-- begin Supplied data --
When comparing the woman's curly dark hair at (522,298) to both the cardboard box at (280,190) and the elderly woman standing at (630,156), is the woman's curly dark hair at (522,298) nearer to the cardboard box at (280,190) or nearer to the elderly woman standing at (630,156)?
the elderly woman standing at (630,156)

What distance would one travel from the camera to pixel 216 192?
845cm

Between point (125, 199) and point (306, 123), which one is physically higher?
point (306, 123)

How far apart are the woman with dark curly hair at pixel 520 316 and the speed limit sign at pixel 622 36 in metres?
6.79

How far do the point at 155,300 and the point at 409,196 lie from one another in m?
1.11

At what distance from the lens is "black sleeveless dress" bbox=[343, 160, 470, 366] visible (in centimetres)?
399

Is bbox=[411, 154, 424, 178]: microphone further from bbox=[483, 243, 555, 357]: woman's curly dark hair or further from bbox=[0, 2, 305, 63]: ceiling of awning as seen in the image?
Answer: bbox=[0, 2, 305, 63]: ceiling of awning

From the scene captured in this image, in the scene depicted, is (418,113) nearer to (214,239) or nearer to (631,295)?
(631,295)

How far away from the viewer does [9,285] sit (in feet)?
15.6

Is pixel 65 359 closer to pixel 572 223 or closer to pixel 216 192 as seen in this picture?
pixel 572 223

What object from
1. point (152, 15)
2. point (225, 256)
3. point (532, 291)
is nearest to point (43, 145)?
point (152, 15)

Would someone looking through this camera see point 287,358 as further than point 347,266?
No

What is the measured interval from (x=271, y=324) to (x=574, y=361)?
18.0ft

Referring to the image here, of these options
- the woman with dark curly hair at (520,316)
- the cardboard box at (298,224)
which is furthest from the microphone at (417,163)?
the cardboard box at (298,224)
-- end Supplied data --
Task to complete:
Copy all of the data above, substituting "loudspeaker" for "microphone" and changing nothing else.

Finished answer:
When comparing the woman's curly dark hair at (522,298) to both the cardboard box at (280,190) and the elderly woman standing at (630,156), is the woman's curly dark hair at (522,298) nearer to the cardboard box at (280,190) or nearer to the elderly woman standing at (630,156)?
the elderly woman standing at (630,156)

What distance would one travel from the camera to pixel 216 192?
845cm

Between point (125, 199) and point (306, 123), which one is physically higher?
point (306, 123)

How far apart are the woman with dark curly hair at pixel 520 316 and the speed limit sign at pixel 622 36 in metres?
6.79

How far do the point at 155,300 and the point at 409,196 lie from one another in m?
1.11

At what distance from the lens is "black sleeveless dress" bbox=[343, 160, 470, 366] visible (in centimetres)?
399

Is bbox=[411, 154, 424, 178]: loudspeaker further from bbox=[483, 243, 555, 357]: woman's curly dark hair or further from bbox=[0, 2, 305, 63]: ceiling of awning as seen in the image?
Answer: bbox=[0, 2, 305, 63]: ceiling of awning

From the scene captured in this image, in the scene depicted, is (418,113) nearer to (214,239) or nearer to (631,295)?
(631,295)

How far away from the viewer does [9,285] sit (in feet)?
15.6

Is pixel 65 359 closer to pixel 572 223 or closer to pixel 216 192 as seen in this picture?
pixel 572 223

What object from
1. point (152, 15)
2. point (225, 256)
3. point (532, 291)
is nearest to point (43, 145)?
point (152, 15)

Would someone looking through this camera see point 287,358 as further than point 347,266?
No

What is the measured interval from (x=271, y=324) to (x=574, y=361)?
18.0ft

Referring to the image here, of these options
- the woman with dark curly hair at (520,316)
- the cardboard box at (298,224)
which is furthest from the loudspeaker at (417,163)?
the cardboard box at (298,224)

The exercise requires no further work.